American cities are getting hotter every summer, and people are dying because of it. According to a 2024 study, ‘Trends of Heat-Related Deaths in the US, 1999-2023,’ published in JAMA, by Howard et al. , heat-related deaths in the US rose from 1,069 in 1999 to 2,325 in 2023, a 117% increase in raw numbers over that period. The average number of heat waves that major US cities experience each year has doubled since the 1980s, according to ABC News citing the federal government's Fifth National Climate Assessment. Cities built on concrete and asphalt were not designed for what is coming. Now, scientists are testing whether the proposed fixes can actually keep people safe.
A new study titled ‘Adapting urban areas to rising temperatures: Strategies to reduce heat and vulnerability in a warming world,’ published in the journal Urban Climate, led by researchers at the Institute of Environmental Science and Technology at the Universitat Autònoma de Barcelona (ICTA-UAB), put three of the most discussed urban cooling strategies through rigorous climate simulations to find out.
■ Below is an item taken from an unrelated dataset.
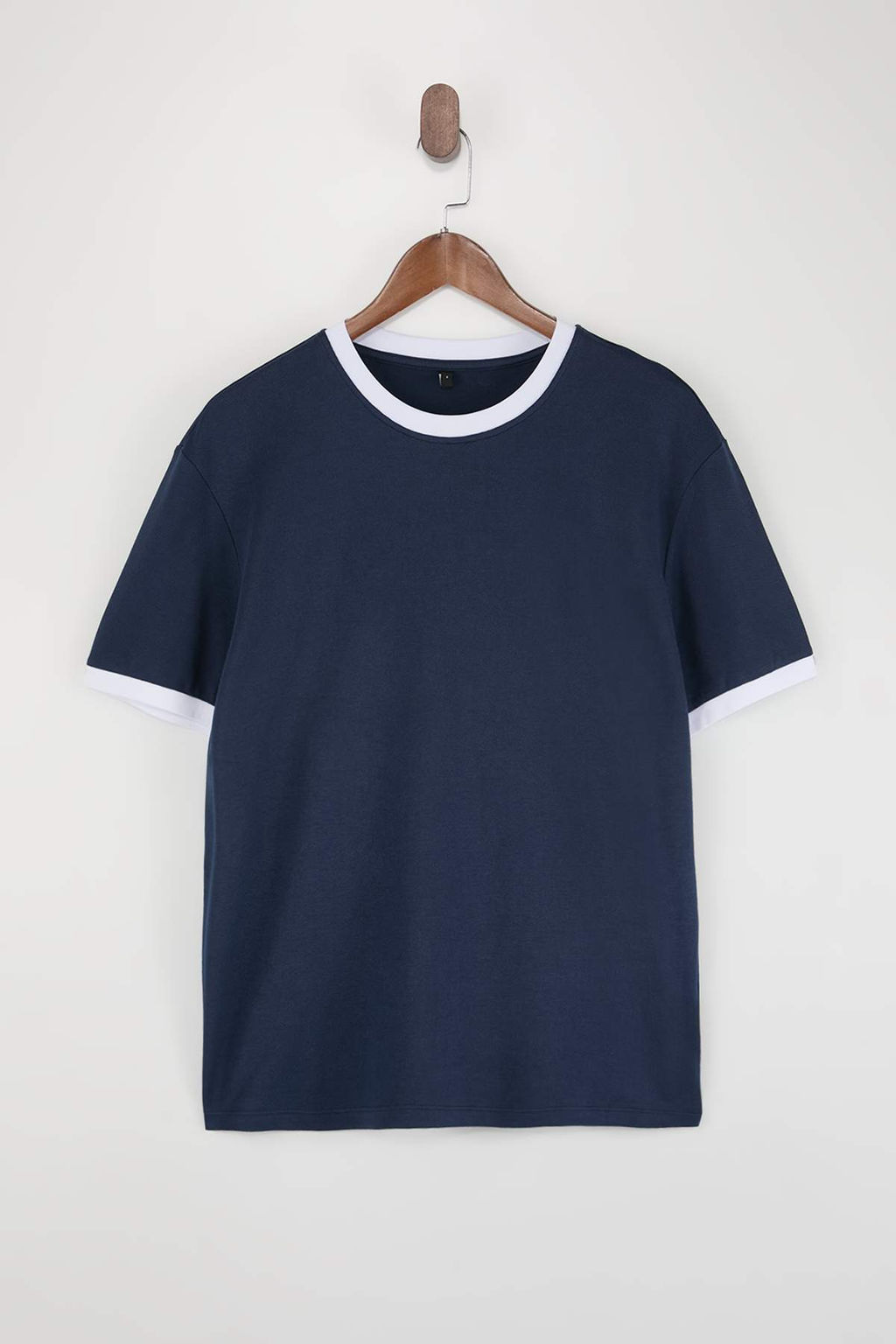 Lacivert Regular/Normal Kesim Kontrast Yaka ve Kol Detayl? Pike Dokulu T-Shirt TMNSS26TS00009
The findings are sobering, practical, and broadly relevant to every American city suffering from ever-hotter summers.
What the researchers actually tested
According to the ICTA-UAB study, the team used high-resolution meteorological simulations and the Pseudo Global Warming approach to project future heat waves in the Barcelona metropolitan area, a dense, sunbaked city whose climate patterns resemble parts of the American Southwest and Southeast. They evaluated three strategies: painting roofs white to reflect sunlight, installing irrigated green roofs, and expanding urban parks and peri-urban agricultural areas.
According to the ICTA-UAB study, white roofs were the most effective daytime solution and could cut temperatures by up to 1.75°C in the most vulnerable neighborhoods. The mechanism is simple: white surfaces reflect much of the incoming solar radiation, rather than absorbing and storing it. But the same study notes that this benefit disappears and may even backfire when reflective paint is used on building facades rather than rooftops, because the reflected heat can raise street-level temperatures.